— Start of TEXT PASSAGE —

I’ve been bouncing around a couple of writing sites, just looking for the odd tip hint or topic that might spark my fancy and give wings to my writing again. I went through a intensive burst a little while back, and it seems that I consumed all that was available to spend for the last few weeks.

I found myself intrigued by a little auto-suggestion generator, that popped up topics that it suggested that you should write about just to use as an exercise. It came up with a lot of suggestions, some that I ideally flicked through just to get a feel of the prompter, others that I rejected because they were either too tangential or too personal.

One of the ones that stuck with me as I flicked on by was the invitation to write about ten things that I learned at school that weren’t on the curriculum, and that made me think of just that. I may not have ten things to list, I’m doing this off the top of my head after all on the faintest of whims, so we’ll see were we end up. If you want sappy stories of days gone by, sung to the tune of “these are the days of our lives”, well be warned; I don’t really do that. The lessons I think I learned at school outside of class are quite negative ones.


  1. Money is nice, but having the personality and ability of a pot plant and all the money in the world is still failure.

— End of TEXT PASSAGE —

◆ CHALLENGE 1
Reproduce the rows exactly, beginning with the line that contains "What physical distance" and continuing through the final row.
The passage and the rows are unrelated to each other.

— Start of DATA TO PROCESS —

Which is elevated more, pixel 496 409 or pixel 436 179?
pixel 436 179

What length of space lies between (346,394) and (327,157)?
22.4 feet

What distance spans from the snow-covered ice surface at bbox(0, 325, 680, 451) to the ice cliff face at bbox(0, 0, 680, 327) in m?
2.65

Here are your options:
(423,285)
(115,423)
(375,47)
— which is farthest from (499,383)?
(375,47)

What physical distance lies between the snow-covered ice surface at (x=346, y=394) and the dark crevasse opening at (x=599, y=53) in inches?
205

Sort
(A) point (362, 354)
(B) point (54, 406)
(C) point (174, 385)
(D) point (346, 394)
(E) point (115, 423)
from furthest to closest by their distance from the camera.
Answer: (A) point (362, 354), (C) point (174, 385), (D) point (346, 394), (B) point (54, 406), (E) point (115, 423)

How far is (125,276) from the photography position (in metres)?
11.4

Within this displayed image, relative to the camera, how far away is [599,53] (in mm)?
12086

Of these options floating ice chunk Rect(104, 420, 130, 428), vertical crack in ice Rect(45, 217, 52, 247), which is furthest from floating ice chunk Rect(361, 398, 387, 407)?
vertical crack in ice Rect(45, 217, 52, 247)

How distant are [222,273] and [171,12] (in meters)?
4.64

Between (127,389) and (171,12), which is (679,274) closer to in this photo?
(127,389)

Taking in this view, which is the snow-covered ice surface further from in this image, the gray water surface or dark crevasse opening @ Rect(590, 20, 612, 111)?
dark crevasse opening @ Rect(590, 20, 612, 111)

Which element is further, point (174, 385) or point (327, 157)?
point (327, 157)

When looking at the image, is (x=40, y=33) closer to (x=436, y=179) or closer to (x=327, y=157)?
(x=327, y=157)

— End of DATA TO PROCESS —

◆ CHALLENGE 2
According to the passage about writing prompts, what did the suggestion that stuck invite the writer to write about?

◆ PROBLEM SOLUTION 1
What physical distance lies between the snow-covered ice surface at (x=346, y=394) and the dark crevasse opening at (x=599, y=53) in inches?
205

Sort
(A) point (362, 354)
(B) point (54, 406)
(C) point (174, 385)
(D) point (346, 394)
(E) point (115, 423)
from furthest to closest by their distance from the camera.
Answer: (A) point (362, 354), (C) point (174, 385), (D) point (346, 394), (B) point (54, 406), (E) point (115, 423)

How far is (125,276) from the photography position (in metres)?
11.4

Within this displayed image, relative to the camera, how far away is [599,53] (in mm)?
12086

Of these options floating ice chunk Rect(104, 420, 130, 428), vertical crack in ice Rect(45, 217, 52, 247), which is furthest from floating ice chunk Rect(361, 398, 387, 407)?
vertical crack in ice Rect(45, 217, 52, 247)

How distant are [222,273] and [171,12] (in meters)?
4.64

Between (127,389) and (171,12), which is (679,274) closer to in this photo?
(127,389)

Taking in this view, which is the snow-covered ice surface further from in this image, the gray water surface or dark crevasse opening @ Rect(590, 20, 612, 111)?
dark crevasse opening @ Rect(590, 20, 612, 111)

Which element is further, point (174, 385) or point (327, 157)?
point (327, 157)

When looking at the image, is (x=40, y=33) closer to (x=436, y=179) or closer to (x=327, y=157)?
(x=327, y=157)

◆ PROBLEM SOLUTION 2
Ten things learned at school that weren't on the curriculum.